Timothy Morton, The Ecological Thought. Harvard UP, 2010.
In The Ecological Thought, published in 2010, Timothy Morton describes his ideas about nature and their relationship with climate change. The book is divided into an introduction and three chapters in which he explains how to start thinking ecologically. Morton is an English philosopher who has tried to bring a new perspective on the environment. His criticism toward deep ecology (which he sees as part of the problem because it is anchored to liberalism) exposes a new path that he believes we must walk if we want to reach a possible solution to the current climate crisis.
The Ecological Thought is an attempt to expand the idea he had presented in his previous book, Ecology Without Nature (2007). To face the actual climate crisis, our concept of nature must change, with our focus shifting to the necessity of learning how to live together. In order to achieve that coexistence, we have to embrace ecological thought because it helps us to understand that ecology is about the radical interconnectedness among all that exists on the planet and in the universe.

> [Required action] Transcribe the stretch of the book review from "Timothy Morton, The" through "current climate crisis.".

> [Source data]
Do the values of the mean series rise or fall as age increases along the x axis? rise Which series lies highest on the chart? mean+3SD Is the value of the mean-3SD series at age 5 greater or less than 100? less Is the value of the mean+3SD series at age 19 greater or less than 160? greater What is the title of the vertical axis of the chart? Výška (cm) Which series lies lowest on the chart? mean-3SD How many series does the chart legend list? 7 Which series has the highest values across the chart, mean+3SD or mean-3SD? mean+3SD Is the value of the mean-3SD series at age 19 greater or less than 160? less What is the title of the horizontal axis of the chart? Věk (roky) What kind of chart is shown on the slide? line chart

> [Written answer]
Timothy Morton, The Ecological Thought. Harvard UP, 2010.
In The Ecological Thought, published in 2010, Timothy Morton describes his ideas about nature and their relationship with climate change. The book is divided into an introduction and three chapters in which he explains how to start thinking ecologically. Morton is an English philosopher who has tried to bring a new perspective on the environment. His criticism toward deep ecology (which he sees as part of the problem because it is anchored to liberalism) exposes a new path that he believes we must walk if we want to reach a possible solution to the current climate crisis.